About the Writer. As one of NAMP's volunteer writers, Stacey Sprain is currently a NAMP member in good standing and is a NAMP Certified Ambassador Loan Processor (CALP). If you would like to become a volunteer writer for NAMP, please email us at: blog@mortgageprocessor.org.

HUD Cracking Down On Lenders

Friday, January 15, 2010

Beware- HUD Isn’t Messing Around!

Written By: Stacey Sprain,
Certified Ambassador Loan Processor (CALP)

As a person in the Mortgage Industry who works in a position that involves business and credit analysis and writing credit policies to protect the interests of the company, one particular article got my attention this week when it crossed my desk. It was an article released in Market Watch, part of the Wall Street Journal digital network. The article stated that HUD issued subpoenas to 15 mortgage companies on Tuesday in regards to higher-than-average default rates on FHA loans and an overabundance of mortgage insurance claims.

When I took a looked through the list I immediately recognized a number of pretty big players; mortgage brokers we have all likely dealt with at some point in our mortgage careers for one reason or another. But I can’t say I’m surprised to see a couple of them. I clearly recall that they were accepting what I considered “bottom of the barrel” FHA borrowers back in 2006 and 2007 before the market started its downward spiral due to foreclosures and market declines. In fact, I see two of them that I know flat out drug their feet implementing minimum credit score requirements in order to corner the market while other FHA lenders starting cracking down on their own qualifying requirements in anticipation of what was to come.

What always bothers me most when I see these things is the lack or moral judgment and integrity that was used by all of those involved. The unfortunate result of so many bad decisions made by bad companies is that the good companies are now subject to the consequences of the bad. One of our originators made a statement this week I found humorous though very valid. He said “I feel like things have gotten so out of control we can’t even get loans done anymore. I mean, what more documentation can I request from my borrowers short of them providing a sample of their DNA?” It’s unfortunate that so many of us have begun to feel this way.

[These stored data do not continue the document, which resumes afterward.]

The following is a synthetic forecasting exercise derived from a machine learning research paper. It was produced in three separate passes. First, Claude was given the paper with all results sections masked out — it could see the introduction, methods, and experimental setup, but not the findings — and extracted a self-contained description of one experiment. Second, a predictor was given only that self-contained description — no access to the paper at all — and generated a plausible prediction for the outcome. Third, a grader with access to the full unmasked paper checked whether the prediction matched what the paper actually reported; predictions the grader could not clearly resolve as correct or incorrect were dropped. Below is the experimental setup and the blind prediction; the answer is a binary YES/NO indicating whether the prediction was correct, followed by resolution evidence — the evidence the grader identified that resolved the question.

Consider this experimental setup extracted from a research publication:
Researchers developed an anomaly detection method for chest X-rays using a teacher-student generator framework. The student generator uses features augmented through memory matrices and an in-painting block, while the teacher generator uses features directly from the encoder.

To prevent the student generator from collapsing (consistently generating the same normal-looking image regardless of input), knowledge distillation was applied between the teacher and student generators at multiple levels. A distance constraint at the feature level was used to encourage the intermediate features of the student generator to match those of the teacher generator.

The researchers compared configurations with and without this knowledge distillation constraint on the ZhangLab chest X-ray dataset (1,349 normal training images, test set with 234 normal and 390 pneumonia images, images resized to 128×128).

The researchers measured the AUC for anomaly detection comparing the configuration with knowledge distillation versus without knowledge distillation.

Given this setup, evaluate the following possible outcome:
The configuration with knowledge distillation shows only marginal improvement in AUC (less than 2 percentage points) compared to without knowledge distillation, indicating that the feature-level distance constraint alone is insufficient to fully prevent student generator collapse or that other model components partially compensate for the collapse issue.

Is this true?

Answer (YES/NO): NO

I am still outraged that those responsible for the sub-prime market crisis aren’t rotting in prison somewhere. It still blows my mind to think that anyone in their right mind could sleep at night knowing they’d just agreed to grant a $200000 mortgage to borrowers with credit scores in the 400s, unstable employment and no verified history of housing expense. And it’s not just the lending part that concerns me but more importantly, the burden of knowing you’d put such borrowers in that position having to realize full well that they were headed toward disaster. They were guaranteed to fail but somebody lent them the money anyway. It doesn’t get more wrong than that.

So, what kinds of things can we all do to make sure our companies don’t end up being investigated for higher-than-average default rates? It’s really as simple as diverting back to the days of full loan documentation requirements in partnership with utilization of modern tools and technologies.

Even if your lenders aren’t requiring tax transcripts for underwriting, most companies are pulling them pre-purchase or post purchase so you may as well simply obtain them for all of your loan files and make sure qualifying income is tight and right from the beginning. Transcripts can be used as a great resource for more than just income verification. They can also be used to validate identity, occupancy and marital status. Transcripts validate most importantly that the person listed on your loan application filed taxes under the social security number and residence address listed on the loan application.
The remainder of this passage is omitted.